▶ _Text extract_:
━━━━━━━━━━

# Teachers - families - accommodation allowance



## tamarisk (Apr 26, 2013)

Hi everyone 
Is anyone a teacher in Dubai, at one of the international schools? Do you get a cash allowance for accommodation? I'll be looking for a teaching job but with a family so it's no good if they just offer me a single person apartment. Do you get a cash allowance, and if so, how much, if you don't mind me asking? (and could you say if you get this amount weekly, monthly or yearly?!)
Hoping someone can help out.  
Thanks!


----------



## skyrookie (Jun 3, 2013)

tamarisk said:


> Hi everyone
> Is anyone a teacher in Dubai, at one of the international schools? Do you get a cash allowance for accommodation? I'll be looking for a teaching job but with a family so it's no good if they just offer me a single person apartment. Do you get a cash allowance, and if so, how much, if you don't mind me asking? (and could you say if you get this amount weekly, monthly or yearly?!)
> Hoping someone can help out.
> Thanks!


Depending on the school, most offer a family package for the candidate if they really like you. I've seen a lot that offer a certain amount to cover school fees, or if there is space they may just offer you a spot for your children at your school. 
As for apartment, I've seen it both ways. My first school said here is the apartment building and here is your flat. They paid the landlord directly. The last school paid me a lump sum (salary + housing allowance) and I had to find my own apartment. 
Almost everything here is on a monthly basis. However, apartment rents are usually due annually. 
Just like the rest of the world you can find a wide range of apartments for a very different rents. 

Good luck!


----------

━━━━━━━━━━

▶ _Stated problem_: Please reproduce the thread on teacher housing allowances between "Depending on the" and "very different rents.", inclusive, swapping "landlord" for "property owner".

▶ _Supplied information_:

━━━━━━━━━━

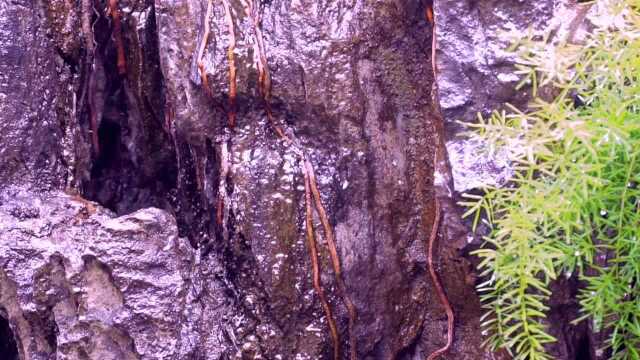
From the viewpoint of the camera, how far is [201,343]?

━━━━━━━━━━

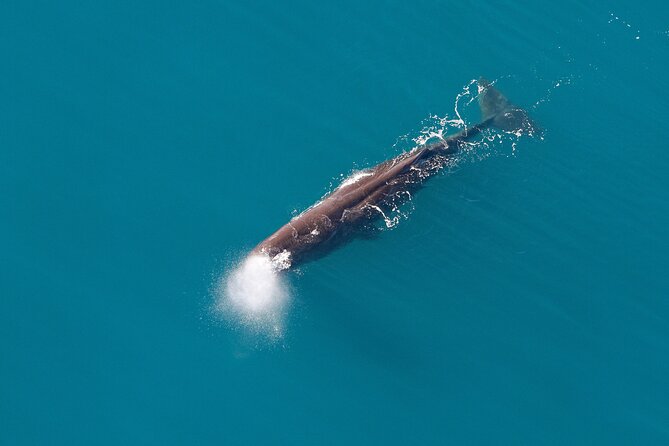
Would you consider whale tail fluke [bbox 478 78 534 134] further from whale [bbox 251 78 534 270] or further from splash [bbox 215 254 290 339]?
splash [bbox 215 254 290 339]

━━━━━━━━━━

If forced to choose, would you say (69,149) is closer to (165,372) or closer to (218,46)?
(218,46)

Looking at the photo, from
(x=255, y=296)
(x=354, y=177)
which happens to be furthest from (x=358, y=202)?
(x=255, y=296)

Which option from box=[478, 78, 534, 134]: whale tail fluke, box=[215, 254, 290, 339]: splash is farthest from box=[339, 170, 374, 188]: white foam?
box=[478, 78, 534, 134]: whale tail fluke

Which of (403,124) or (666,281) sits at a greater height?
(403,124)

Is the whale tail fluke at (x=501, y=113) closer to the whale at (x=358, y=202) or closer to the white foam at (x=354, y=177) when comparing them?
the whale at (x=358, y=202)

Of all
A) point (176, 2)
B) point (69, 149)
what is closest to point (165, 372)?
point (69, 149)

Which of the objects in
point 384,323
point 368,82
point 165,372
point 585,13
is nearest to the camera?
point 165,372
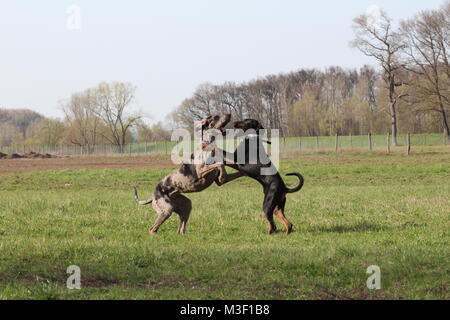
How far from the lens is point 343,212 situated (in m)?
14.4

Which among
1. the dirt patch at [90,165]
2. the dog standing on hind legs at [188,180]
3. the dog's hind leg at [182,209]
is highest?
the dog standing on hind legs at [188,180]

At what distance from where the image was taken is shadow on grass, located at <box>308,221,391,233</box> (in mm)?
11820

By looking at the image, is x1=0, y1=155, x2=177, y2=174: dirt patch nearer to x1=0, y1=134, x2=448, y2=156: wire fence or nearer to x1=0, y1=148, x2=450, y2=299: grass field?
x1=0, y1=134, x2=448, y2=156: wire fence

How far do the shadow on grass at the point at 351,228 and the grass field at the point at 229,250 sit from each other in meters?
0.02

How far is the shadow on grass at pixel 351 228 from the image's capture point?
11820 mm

━━━━━━━━━━

▶ _Written response_:
Depending on the school, most offer a family package for the candidate if they really like you. I've seen a lot that offer a certain amount to cover school fees, or if there is space they may just offer you a spot for your children at your school. 
As for apartment, I've seen it both ways. My first school said here is the apartment building and here is your flat. They paid the property owner directly. The last school paid me a lump sum (salary + housing allowance) and I had to find my own apartment. 
Almost everything here is on a monthly basis. However, apartment rents are usually due annually. 
Just like the rest of the world you can find a wide range of apartments for a very different rents.